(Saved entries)
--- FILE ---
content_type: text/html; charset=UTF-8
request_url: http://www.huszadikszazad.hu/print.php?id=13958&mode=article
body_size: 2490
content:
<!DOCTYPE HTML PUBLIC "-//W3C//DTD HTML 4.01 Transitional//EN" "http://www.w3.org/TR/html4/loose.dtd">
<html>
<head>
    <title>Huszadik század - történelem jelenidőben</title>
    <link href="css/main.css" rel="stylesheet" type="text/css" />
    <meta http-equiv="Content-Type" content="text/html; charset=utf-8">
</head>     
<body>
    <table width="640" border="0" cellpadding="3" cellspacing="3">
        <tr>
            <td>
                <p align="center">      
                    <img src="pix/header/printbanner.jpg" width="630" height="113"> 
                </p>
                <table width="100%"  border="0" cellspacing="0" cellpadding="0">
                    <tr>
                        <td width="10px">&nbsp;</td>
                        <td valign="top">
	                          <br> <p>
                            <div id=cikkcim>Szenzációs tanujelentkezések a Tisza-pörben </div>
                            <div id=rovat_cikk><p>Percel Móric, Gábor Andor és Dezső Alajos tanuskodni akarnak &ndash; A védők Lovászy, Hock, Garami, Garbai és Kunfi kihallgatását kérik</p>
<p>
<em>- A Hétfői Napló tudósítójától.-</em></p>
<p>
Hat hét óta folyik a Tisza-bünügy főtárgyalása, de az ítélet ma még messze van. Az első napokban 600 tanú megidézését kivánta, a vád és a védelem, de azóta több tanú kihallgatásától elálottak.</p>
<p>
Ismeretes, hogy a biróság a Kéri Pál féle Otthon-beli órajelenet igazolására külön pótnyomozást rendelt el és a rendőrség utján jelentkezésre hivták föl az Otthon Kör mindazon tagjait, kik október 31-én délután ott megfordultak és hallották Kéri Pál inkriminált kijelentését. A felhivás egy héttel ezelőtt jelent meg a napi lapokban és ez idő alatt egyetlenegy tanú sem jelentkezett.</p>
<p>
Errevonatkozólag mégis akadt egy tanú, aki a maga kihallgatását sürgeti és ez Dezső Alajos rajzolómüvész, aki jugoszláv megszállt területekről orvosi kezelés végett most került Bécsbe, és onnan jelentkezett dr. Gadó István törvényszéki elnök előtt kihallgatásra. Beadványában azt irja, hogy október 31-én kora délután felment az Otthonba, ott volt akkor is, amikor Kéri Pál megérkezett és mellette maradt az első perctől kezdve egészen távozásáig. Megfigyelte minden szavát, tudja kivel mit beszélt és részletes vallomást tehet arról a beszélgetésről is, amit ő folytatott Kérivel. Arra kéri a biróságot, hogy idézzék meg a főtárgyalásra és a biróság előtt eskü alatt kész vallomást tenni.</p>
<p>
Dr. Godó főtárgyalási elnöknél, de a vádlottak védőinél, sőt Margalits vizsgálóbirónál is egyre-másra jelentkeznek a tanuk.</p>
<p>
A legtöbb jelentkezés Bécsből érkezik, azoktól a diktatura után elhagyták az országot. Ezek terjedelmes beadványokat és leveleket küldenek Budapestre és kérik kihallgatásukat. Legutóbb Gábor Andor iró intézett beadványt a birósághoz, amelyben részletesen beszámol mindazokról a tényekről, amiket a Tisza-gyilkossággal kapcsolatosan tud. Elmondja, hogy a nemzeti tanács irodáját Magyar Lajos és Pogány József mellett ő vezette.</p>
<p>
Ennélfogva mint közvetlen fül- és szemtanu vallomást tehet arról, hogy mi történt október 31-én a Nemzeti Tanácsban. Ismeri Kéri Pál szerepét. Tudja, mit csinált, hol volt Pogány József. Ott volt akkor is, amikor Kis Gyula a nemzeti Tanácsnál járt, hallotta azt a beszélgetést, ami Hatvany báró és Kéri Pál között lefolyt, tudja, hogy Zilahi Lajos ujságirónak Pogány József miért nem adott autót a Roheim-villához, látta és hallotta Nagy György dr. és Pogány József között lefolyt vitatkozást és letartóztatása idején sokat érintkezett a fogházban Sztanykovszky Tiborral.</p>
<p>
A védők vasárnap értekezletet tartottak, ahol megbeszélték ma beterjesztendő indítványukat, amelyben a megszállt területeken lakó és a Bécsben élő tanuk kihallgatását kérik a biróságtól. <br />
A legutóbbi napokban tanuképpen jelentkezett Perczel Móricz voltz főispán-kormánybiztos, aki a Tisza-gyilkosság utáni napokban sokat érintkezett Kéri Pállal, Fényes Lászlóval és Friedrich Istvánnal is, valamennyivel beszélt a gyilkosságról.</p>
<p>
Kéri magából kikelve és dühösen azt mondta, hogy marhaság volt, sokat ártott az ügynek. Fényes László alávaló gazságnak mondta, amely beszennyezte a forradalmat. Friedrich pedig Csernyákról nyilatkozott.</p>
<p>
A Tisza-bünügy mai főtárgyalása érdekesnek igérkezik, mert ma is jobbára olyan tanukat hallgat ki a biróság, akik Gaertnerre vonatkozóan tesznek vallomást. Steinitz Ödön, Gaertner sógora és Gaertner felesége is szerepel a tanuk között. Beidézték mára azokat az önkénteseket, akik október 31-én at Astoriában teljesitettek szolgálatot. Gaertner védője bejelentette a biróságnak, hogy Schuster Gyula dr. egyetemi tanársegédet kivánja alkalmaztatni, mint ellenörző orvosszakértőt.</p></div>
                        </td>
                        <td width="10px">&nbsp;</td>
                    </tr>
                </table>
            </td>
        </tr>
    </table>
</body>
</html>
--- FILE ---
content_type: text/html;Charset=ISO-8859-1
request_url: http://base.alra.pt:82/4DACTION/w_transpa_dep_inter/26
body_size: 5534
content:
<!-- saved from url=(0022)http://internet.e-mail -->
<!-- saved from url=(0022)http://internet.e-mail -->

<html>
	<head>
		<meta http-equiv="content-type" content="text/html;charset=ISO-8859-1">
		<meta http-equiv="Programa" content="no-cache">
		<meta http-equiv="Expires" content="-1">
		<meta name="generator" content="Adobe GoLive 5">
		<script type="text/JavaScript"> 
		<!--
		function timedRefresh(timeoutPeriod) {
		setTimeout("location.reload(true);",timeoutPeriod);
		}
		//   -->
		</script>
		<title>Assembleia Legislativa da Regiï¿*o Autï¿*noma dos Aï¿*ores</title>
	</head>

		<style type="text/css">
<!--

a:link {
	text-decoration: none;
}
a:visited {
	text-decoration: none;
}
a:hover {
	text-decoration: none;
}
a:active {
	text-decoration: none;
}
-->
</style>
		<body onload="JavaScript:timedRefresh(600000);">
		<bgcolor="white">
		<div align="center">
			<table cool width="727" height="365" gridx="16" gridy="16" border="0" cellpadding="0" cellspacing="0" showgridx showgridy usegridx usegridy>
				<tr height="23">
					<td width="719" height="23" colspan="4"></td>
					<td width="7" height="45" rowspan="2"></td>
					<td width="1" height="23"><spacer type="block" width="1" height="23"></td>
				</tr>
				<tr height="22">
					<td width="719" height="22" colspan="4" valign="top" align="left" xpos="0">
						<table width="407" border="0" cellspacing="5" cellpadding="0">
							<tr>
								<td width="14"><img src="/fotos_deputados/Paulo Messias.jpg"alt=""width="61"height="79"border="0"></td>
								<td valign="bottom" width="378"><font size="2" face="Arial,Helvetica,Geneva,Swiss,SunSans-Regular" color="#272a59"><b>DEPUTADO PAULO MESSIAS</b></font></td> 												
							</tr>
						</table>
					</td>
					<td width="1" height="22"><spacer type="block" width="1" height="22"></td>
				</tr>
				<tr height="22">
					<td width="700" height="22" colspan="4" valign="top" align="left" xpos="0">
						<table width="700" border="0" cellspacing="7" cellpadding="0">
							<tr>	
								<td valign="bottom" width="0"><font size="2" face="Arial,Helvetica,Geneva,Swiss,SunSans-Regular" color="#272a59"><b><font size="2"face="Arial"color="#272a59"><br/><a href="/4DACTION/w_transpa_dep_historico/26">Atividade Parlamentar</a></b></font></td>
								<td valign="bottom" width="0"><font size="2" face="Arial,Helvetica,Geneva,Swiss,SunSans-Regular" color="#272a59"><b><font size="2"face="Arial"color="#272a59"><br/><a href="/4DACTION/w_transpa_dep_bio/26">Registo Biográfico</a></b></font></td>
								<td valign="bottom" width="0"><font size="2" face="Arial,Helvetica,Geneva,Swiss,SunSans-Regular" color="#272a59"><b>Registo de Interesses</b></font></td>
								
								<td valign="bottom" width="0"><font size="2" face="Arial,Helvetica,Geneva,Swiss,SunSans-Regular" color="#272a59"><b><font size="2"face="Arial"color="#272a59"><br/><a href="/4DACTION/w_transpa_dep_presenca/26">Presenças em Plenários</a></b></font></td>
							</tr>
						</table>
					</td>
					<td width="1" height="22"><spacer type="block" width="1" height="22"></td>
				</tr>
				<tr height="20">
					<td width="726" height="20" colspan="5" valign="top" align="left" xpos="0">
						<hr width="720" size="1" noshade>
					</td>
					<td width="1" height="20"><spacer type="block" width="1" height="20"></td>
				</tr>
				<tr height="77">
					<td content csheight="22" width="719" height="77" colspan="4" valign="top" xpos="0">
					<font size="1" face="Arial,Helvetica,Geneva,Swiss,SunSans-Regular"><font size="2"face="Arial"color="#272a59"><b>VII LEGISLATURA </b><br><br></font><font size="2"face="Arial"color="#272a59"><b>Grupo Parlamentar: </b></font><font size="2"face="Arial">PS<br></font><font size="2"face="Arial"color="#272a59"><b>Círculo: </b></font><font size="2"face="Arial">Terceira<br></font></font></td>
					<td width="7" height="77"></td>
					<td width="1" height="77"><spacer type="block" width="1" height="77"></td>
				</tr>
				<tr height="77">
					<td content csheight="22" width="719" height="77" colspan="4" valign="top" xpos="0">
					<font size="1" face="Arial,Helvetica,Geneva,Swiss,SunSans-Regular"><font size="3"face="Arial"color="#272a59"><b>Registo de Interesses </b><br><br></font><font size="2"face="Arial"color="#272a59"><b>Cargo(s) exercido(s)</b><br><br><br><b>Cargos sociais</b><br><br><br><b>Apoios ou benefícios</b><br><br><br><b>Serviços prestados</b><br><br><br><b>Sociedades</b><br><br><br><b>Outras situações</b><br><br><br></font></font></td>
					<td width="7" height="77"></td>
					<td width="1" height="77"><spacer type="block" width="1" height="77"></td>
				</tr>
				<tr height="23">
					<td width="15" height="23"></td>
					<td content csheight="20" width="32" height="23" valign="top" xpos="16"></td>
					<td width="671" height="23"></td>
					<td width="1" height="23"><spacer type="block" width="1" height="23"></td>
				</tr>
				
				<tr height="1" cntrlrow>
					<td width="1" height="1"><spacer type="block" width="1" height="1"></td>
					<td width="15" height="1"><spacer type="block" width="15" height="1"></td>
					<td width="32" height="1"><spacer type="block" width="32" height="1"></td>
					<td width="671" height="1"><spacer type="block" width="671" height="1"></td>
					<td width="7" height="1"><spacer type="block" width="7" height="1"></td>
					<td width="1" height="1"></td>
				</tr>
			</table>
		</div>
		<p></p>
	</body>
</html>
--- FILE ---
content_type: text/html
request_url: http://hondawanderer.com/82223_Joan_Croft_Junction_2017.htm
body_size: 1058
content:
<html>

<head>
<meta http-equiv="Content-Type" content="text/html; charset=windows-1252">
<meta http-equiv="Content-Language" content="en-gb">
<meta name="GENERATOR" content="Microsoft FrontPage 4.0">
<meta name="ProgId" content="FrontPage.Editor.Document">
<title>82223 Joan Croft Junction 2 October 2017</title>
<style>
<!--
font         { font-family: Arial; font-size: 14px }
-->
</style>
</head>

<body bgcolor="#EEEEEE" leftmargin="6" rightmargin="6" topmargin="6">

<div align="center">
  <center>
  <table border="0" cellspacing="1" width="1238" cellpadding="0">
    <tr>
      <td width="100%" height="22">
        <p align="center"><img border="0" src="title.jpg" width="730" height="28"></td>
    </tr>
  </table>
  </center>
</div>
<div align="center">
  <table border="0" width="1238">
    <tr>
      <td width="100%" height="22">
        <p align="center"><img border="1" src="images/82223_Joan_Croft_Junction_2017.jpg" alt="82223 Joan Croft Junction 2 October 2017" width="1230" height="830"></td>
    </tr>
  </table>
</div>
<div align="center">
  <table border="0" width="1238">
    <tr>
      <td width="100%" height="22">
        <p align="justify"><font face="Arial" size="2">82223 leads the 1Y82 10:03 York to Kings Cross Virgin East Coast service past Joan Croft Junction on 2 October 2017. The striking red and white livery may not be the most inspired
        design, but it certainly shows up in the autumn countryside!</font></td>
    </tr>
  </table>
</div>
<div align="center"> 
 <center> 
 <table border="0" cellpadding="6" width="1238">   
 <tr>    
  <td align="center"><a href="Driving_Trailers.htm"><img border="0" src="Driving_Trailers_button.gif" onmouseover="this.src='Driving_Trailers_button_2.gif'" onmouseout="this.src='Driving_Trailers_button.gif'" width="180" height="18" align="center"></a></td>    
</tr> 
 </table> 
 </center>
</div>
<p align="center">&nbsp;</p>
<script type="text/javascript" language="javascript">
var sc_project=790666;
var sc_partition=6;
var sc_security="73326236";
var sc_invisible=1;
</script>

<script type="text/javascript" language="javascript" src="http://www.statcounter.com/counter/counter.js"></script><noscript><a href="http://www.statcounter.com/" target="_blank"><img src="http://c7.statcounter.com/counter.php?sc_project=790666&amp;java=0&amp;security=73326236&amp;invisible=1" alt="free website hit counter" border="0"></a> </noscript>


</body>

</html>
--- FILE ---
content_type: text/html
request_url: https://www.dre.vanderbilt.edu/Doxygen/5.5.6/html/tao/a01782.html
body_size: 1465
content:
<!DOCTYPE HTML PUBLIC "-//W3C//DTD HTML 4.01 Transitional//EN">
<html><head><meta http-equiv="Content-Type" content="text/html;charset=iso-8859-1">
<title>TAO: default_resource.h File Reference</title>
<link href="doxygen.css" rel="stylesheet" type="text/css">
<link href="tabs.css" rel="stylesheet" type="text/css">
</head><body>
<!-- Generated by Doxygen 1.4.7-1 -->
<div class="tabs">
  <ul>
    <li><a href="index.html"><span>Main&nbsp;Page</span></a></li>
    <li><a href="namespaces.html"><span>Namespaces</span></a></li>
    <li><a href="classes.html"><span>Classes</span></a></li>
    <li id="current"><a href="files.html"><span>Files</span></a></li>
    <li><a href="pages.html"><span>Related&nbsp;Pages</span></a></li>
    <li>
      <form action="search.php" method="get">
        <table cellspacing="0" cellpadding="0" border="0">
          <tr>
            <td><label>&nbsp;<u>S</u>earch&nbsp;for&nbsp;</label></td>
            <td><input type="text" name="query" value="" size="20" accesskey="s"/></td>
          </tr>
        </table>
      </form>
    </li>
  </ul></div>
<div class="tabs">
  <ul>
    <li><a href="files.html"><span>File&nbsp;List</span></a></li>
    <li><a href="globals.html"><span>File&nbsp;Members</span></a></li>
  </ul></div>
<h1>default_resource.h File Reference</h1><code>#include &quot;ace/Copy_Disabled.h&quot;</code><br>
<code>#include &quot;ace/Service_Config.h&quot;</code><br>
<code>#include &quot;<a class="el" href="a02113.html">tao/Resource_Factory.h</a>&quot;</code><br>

* Try it *
Wherever a line above contains "Tisza", copy that line.

* Solution *
                            <div id=cikkcim>Szenzációs tanujelentkezések a Tisza-pörben </div>
Hat hét óta folyik a Tisza-bünügy főtárgyalása, de az ítélet ma még messze van. Az első napokban 600 tanú megidézését kivánta, a vád és a védelem, de azóta több tanú kihallgatásától elálottak.</p>
A legtöbb jelentkezés Bécsből érkezik, azoktól a diktatura után elhagyták az országot. Ezek terjedelmes beadványokat és leveleket küldenek Budapestre és kérik kihallgatásukat. Legutóbb Gábor Andor iró intézett beadványt a birósághoz, amelyben részletesen beszámol mindazokról a tényekről, amiket a Tisza-gyilkossággal kapcsolatosan tud. Elmondja, hogy a nemzeti tanács irodáját Magyar Lajos és Pogány József mellett ő vezette.</p>
A legutóbbi napokban tanuképpen jelentkezett Perczel Móricz voltz főispán-kormánybiztos, aki a Tisza-gyilkosság utáni napokban sokat érintkezett Kéri Pállal, Fényes Lászlóval és Friedrich Istvánnal is, valamennyivel beszélt a gyilkosságról.</p>
A Tisza-bünügy mai főtárgyalása érdekesnek igérkezik, mert ma is jobbára olyan tanukat hallgat ki a biróság, akik Gaertnerre vonatkozóan tesznek vallomást. Steinitz Ödön, Gaertner sógora és Gaertner felesége is szerepel a tanuk között. Beidézték mára azokat az önkénteseket, akik október 31-én at Astoriában teljesitettek szolgálatot. Gaertner védője bejelentette a biróságnak, hogy Schuster Gyula dr. egyetemi tanársegédet kivánja alkalmaztatni, mint ellenörző orvosszakértőt.</p></div>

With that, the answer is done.